Given problem 1 → Translate this sentence from the forum thread about the Stratford motorhome show rally into Spanish: "There has been a new Show Rally added to the rally programme."

# Stratford-up-on-Avon @ The Motorhome Show Stratford-up-on-A



## nukeadmin (Oct 10, 2003)

There has been a new Show Rally added to the rally programme. The Show Rally is at The Motorhome Show Stratford-up-on-Avon in Stratford-up-on-Avon, Warwickshire starting 17/06/2013

More information will be available at the following url once the entry has been approved and active (Normally within 24hrs): 
http://www.motorhomefacts.com/modules.php?name=Rallies&op=display_results&rid=391

If you have any questions about the rally or want to chat about it then please post in this thread.


----------



## LadyJ (May 9, 2005)

*New Attendee Added*

LadyJ has just added their name to attend this rally


----------



## LadyJ (May 9, 2005)

Hi All

Who's going to join us at Stratford-upon-Avon this year then :?: I know its not a huge show but there is plenty to see and do in the area, you can walk or bike into Stratford from the racecourse its just over a mile and flat all the way.

Looks like we might even have a race meeting on the Tuesday now that might be interesting :lol: 

So come on get your names down soon and join us for a good week at Stratford



Jacquie


----------



## LadyJ (May 9, 2005)

No one coming to Stratford then  if no one is going to join us there then I will delete it as a rally so if your coming please be quick adding your names to the rally list. Thanks

Stratford Rally

Jacquie


----------



## LadyJ (May 9, 2005)

Well if you don't use it you lose it folks  come on lets be having just a few of you coming to Stratford please pretty please

There is plenty to see and do in the area even if the show isn't huge in fact I would say it the best area of any of the shows


Jacquie


----------



## LadyJ (May 9, 2005)

Just in case we do have anyone joining us at Stratford :roll: there is a Race Meeting on the Tuesday afternoon and if you book from Monday you get complimentary tickets to it  

There will be no crossing the course on Tuesday so if you arrive Tuesday you will have to park up where ever you are told to and move over on Wednesday


Is anyone coming???????????????????????????

Records provided →
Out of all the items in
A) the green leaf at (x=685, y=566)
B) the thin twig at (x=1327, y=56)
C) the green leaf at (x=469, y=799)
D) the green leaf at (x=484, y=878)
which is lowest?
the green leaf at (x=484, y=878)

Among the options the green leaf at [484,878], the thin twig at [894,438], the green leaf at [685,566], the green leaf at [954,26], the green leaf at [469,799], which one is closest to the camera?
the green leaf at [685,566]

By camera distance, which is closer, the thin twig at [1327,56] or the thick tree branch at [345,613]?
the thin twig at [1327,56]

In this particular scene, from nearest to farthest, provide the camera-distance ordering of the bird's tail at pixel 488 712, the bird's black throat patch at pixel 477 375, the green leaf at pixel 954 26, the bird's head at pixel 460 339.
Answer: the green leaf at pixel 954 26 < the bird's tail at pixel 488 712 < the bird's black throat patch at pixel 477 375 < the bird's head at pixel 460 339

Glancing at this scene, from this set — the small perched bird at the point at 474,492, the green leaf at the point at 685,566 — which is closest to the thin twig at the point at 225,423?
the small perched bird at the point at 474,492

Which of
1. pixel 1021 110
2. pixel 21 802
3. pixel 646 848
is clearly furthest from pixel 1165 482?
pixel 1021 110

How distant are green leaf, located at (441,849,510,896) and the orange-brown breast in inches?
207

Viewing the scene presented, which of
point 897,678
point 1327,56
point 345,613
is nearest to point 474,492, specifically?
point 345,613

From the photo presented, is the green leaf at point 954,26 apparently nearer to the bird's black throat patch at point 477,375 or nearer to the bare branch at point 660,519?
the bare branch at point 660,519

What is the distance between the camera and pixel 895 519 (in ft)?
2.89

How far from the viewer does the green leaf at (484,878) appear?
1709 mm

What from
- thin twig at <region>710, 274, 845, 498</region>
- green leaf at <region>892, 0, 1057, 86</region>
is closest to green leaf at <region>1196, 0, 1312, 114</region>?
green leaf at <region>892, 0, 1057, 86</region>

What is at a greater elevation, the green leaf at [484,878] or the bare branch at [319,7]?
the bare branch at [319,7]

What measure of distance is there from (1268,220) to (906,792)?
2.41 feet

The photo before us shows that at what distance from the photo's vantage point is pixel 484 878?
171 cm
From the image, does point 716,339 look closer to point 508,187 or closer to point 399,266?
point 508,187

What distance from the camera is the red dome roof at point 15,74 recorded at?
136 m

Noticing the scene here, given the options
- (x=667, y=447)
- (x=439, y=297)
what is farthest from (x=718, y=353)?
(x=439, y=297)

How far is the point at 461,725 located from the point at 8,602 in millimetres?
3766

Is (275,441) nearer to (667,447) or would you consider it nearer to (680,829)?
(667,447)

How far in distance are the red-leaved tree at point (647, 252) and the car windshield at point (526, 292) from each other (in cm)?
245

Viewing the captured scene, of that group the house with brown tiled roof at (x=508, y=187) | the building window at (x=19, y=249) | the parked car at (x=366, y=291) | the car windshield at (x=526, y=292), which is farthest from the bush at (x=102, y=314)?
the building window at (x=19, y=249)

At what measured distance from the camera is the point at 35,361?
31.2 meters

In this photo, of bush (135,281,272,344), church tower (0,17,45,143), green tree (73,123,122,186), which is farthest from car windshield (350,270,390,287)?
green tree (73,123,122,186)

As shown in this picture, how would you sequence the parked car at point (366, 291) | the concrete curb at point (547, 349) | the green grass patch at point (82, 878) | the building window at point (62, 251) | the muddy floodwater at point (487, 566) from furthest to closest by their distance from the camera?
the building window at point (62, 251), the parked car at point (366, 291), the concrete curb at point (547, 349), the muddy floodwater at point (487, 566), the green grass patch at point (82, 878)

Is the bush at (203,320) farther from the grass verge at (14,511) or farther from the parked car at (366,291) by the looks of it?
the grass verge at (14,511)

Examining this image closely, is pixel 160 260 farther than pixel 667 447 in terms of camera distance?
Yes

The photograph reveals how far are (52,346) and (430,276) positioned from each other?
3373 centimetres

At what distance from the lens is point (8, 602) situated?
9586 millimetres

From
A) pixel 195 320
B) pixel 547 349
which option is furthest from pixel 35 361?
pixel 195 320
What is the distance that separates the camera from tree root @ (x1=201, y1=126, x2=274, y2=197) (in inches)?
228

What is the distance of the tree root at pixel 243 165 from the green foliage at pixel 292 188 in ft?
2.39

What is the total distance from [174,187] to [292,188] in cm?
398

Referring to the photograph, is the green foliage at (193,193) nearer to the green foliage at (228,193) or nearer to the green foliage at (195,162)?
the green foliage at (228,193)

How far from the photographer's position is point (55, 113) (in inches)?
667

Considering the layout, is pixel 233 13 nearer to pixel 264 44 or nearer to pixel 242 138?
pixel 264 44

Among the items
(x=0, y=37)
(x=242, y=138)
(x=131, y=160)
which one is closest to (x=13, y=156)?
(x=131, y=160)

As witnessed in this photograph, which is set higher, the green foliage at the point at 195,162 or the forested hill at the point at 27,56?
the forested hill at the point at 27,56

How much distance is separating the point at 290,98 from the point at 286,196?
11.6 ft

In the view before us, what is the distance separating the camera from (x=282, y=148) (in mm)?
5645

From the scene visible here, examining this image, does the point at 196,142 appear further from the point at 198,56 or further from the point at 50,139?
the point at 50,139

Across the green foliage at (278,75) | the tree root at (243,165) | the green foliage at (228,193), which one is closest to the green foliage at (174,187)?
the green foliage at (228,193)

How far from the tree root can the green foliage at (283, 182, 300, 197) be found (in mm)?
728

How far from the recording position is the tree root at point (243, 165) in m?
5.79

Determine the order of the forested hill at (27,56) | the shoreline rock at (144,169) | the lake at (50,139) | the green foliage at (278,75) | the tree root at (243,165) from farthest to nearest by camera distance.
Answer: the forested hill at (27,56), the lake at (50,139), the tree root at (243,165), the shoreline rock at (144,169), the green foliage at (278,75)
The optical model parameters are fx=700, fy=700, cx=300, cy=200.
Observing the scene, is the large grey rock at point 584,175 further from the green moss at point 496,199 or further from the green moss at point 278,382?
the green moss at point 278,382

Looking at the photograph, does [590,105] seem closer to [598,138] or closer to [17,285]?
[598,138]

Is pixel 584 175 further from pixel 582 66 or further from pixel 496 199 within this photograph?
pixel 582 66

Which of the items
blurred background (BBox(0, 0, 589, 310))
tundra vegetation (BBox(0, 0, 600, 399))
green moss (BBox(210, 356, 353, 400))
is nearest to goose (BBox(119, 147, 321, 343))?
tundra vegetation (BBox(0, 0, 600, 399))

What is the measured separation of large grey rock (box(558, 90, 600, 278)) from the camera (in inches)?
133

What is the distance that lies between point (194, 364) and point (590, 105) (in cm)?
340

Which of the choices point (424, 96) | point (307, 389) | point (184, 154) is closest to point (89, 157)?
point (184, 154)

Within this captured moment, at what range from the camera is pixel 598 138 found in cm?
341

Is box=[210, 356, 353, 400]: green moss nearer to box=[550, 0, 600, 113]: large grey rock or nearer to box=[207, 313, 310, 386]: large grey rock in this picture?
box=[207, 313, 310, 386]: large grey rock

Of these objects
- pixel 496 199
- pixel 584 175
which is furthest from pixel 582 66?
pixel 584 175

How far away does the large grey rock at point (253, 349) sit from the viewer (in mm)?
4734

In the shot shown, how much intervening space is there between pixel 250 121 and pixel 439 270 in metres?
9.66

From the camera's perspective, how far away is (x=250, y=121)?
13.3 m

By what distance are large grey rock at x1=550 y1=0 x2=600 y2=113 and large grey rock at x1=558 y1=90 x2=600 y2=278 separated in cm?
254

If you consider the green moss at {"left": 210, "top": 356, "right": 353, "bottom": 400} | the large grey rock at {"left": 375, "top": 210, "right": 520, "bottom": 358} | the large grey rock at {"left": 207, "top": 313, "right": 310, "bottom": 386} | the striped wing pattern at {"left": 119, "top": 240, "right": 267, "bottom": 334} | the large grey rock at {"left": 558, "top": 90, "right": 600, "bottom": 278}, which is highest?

Given problem 2 → Output the part of the records that opens with the line containing "By what distance" and closes at the end of the records as a numbered list, skipping blank lines.

Task output 1 → Se ha añadido un nuevo Show Rally al programa de rallies.

Task output 2 →
1. By what distance are large grey rock at x1=550 y1=0 x2=600 y2=113 and large grey rock at x1=558 y1=90 x2=600 y2=278 separated in cm?
2. 254
3. If you consider the green moss at {"left": 210, "top": 356, "right": 353, "bottom": 400} | the large grey rock at {"left": 375, "top": 210, "right": 520, "bottom": 358} | the large grey rock at {"left": 207, "top": 313, "right": 310, "bottom": 386} | the striped wing pattern at {"left": 119, "top": 240, "right": 267, "bottom": 334} | the large grey rock at {"left": 558, "top": 90, "right": 600, "bottom": 278}, which is highest?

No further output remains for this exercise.